[Given data — start]

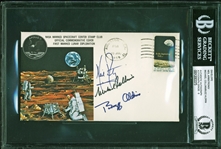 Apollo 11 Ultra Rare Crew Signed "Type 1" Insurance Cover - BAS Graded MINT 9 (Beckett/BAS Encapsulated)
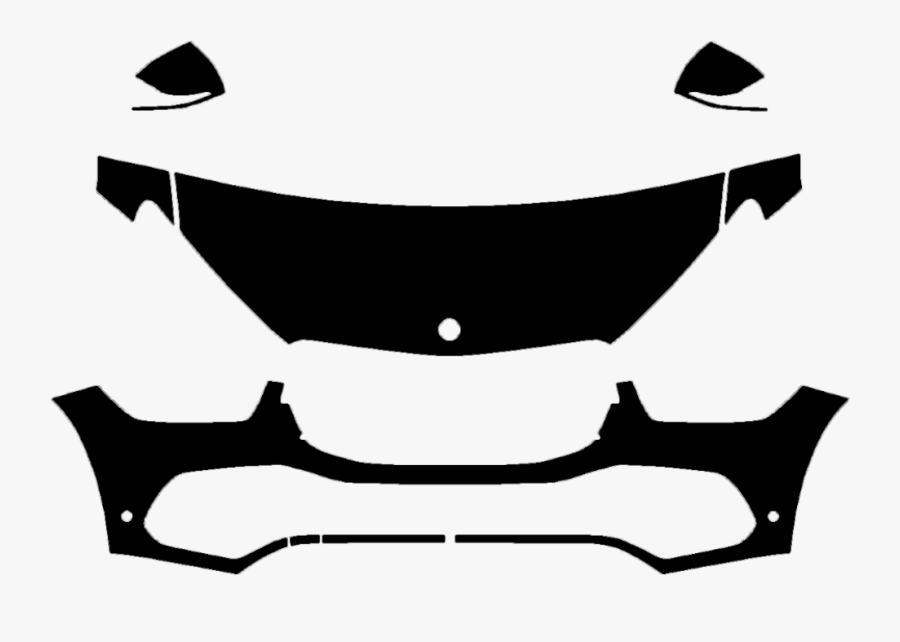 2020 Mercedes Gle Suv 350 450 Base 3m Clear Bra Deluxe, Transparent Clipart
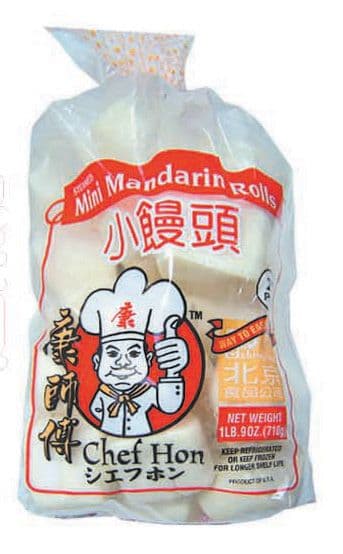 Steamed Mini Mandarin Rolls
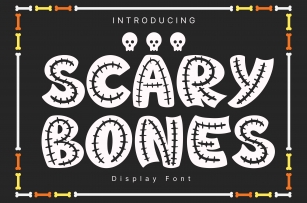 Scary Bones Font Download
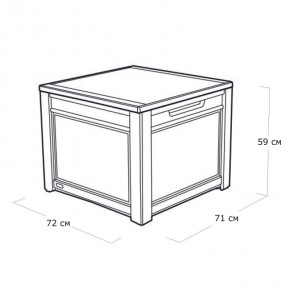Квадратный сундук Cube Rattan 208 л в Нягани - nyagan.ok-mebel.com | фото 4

[Given data — finish]

Replace "Steamed" with "Baked" and write out all the rows again with nothing else changed. Leave the pictures out.

 Apollo 11 Ultra Rare Crew Signed "Type 1" Insurance Cover - BAS Graded MINT 9 (Beckett/BAS Encapsulated)
 2020 Mercedes Gle Suv 350 450 Base 3m Clear Bra Deluxe, Transparent Clipart
 Baked Mini Mandarin Rolls
 Scary Bones Font Download
Квадратный сундук Cube Rattan 208 л в Нягани - nyagan.ok-mebel.com | фото 4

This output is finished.